Крежень медленно Поднимал ствол лучемета. Он стоял на безопасном расстоянии и был абсолютно уверен в своей победе. Он знал, что от боевого луча нет укрытия, а значит, Иван в его руках. Но и Иван понимал: стоит отдать мешок и его убьют наверняка.

– Ты чего, не слышал, сука?! – раздалось из-за спины.

Ивану не надо было оглядываться. Он по голосу узнал юнца в юбочке. Вот тебе и кореша Гуговы! Но почему он их не заметил, почему подпустил близко? Земля! Разнюнился разбабился, Земелюшка родимая. А на Земле нынче страшнее и опаснее, чем на самых диких планетах. Ловко они его обвели вокруг пальца.

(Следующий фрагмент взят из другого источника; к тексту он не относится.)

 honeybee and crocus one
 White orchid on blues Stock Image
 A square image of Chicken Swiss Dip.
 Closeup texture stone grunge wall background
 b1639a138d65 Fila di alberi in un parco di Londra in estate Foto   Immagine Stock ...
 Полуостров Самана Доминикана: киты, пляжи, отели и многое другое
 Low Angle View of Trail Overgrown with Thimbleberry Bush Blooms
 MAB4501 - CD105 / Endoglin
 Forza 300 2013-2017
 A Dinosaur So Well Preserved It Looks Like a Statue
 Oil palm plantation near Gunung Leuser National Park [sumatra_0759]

Иван чуть прикрылся мешком, ступил назад и одним ударом сломал в трех местах руку, сжимавшую рукоять парализатора. Юнец заверещал, как пойманный заяц, упал на пол, забился в истерике. Все произошло так быстро, что Крежень не успел среагировать. А может, и успел бы, да духу не хватило.

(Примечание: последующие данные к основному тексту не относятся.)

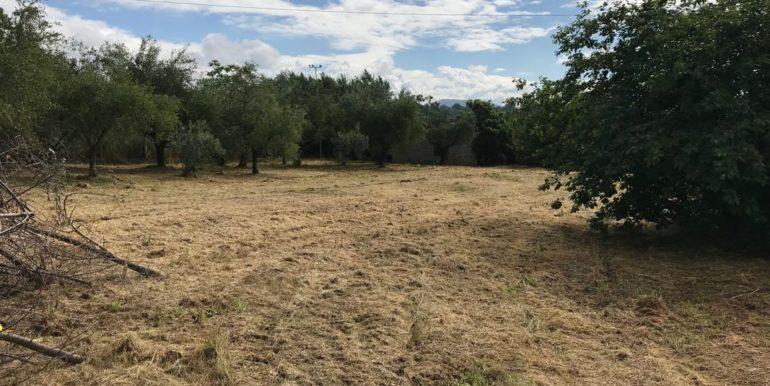 rudere-con-terreno-ferentino-cartiera-frosinone-29000-euro-lepinia-immobiliare-supino-52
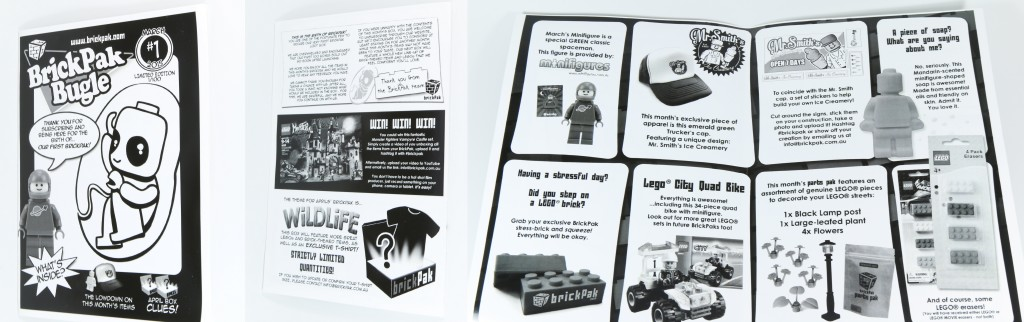 Brickpak March - Leaflet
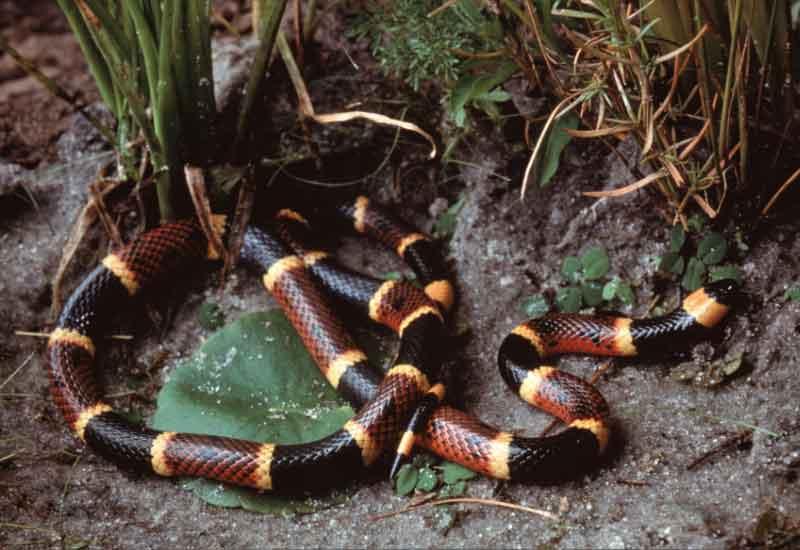 Serpientes más toxicas en América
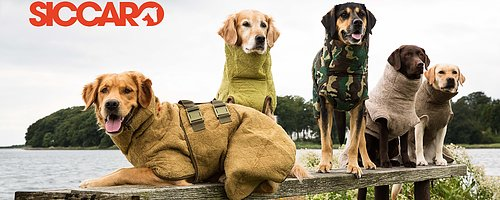 Världens bästa badrock för hund Absorberar 90% vatten på 15 min*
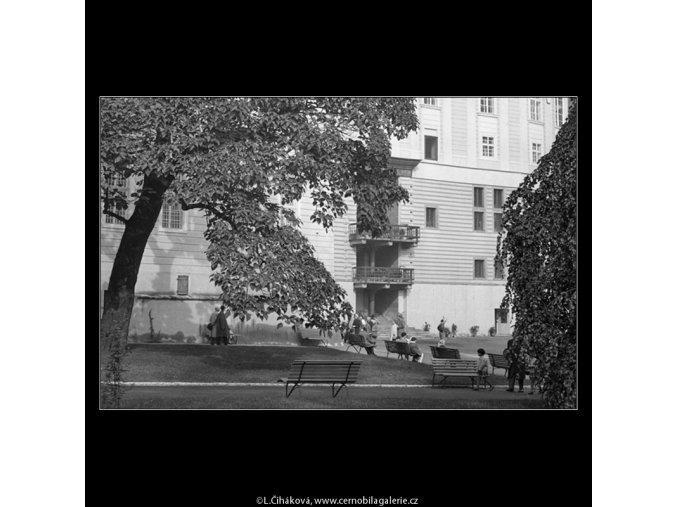 V jižních zahradách (982-1), Praha 1960 podzim, černobílý obraz, stará fotografie, prodej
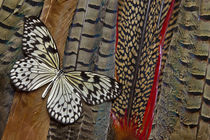 Paper Kite Butterfly on Tail Feathers of variety of Pheasants by Danita Delimont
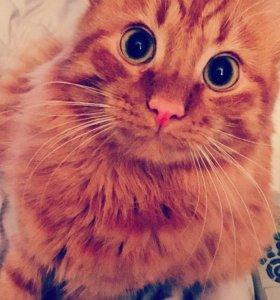 Отдадим в хорошие руки,добрый ласковый кот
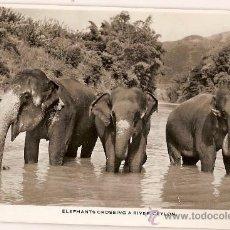 Postales: POST CARD 58 ELEPHANTS CROSSING A RIVER CEYLON SRI LANKA. Lote 9928255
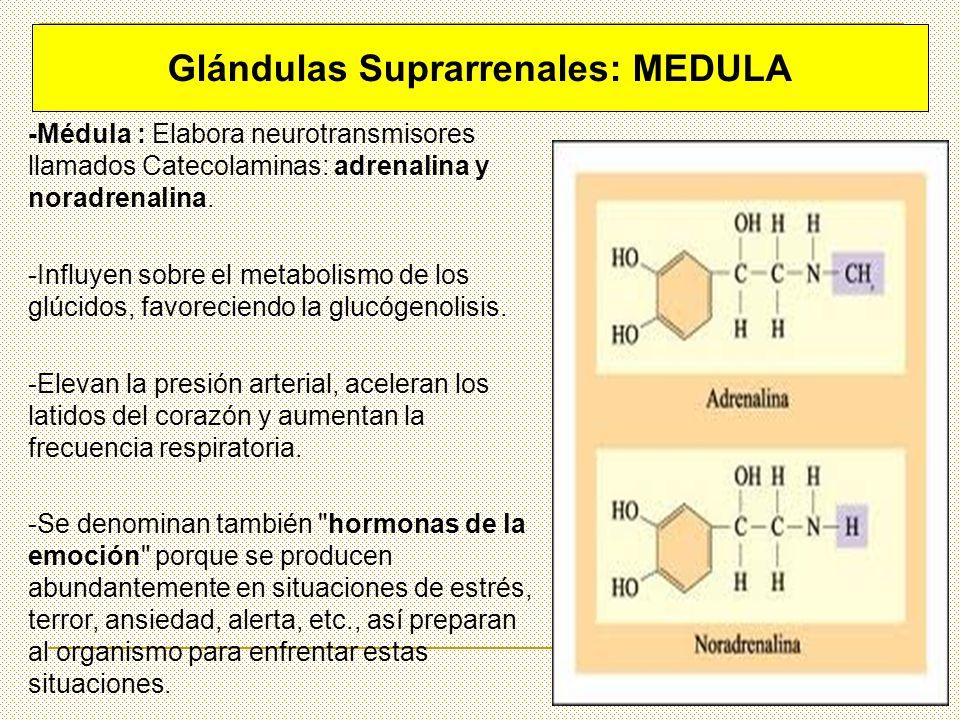 -Médula : Elabora neurotransmisores llamados Catecolaminas: adrenalina y noradrenalina. -Influyen sobre el metabolismo de los glúcidos, favoreciendo l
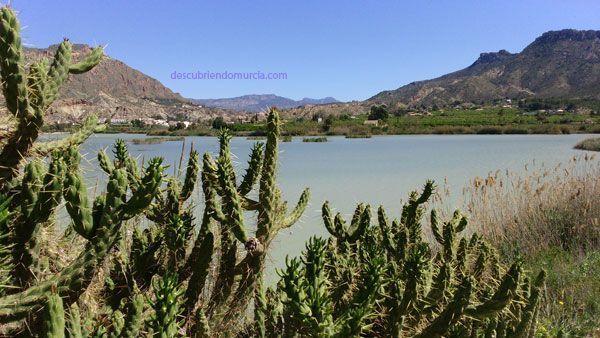 valle de ricote Valle de Ricote, tierra de místicos y revueltas moriscas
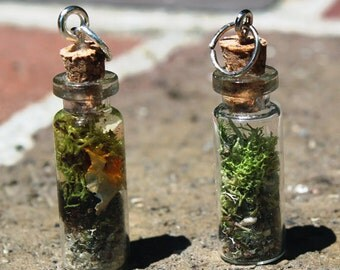 28mm x 10mm Terrarium and Aquarium Miniature Bottle Charms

– Это не я-яааа!!! Это не я-аа!!! – визжал под ногами юнец, обезумевший от боли. – Не-е-ет!!!

Иван чуть отшатнулся и пнул каблуком в тощую шею – юнец замолк, теперь прочухается не раньше чем к рассвету.

Ничего, переживет, еще молодой! Иван его совсем не жалел. А вот висящего на стене Умберто было жаль. Про старика Луиджи и говорить не приходилось.

– Это вы их пришили? – спросил Иван тихо и зловеще.

– Нет, – ответил Крежень. Он явно не врал. – Давай мешок! Ты все равно не выйдешь отсюда!

Слева, справа, сзади послышались мягкие, вкрадчивые шаги. За спиной у Креженя из тьмы выросли четверо – все как на подбор мордовороты. Неужели это Гугова банда?!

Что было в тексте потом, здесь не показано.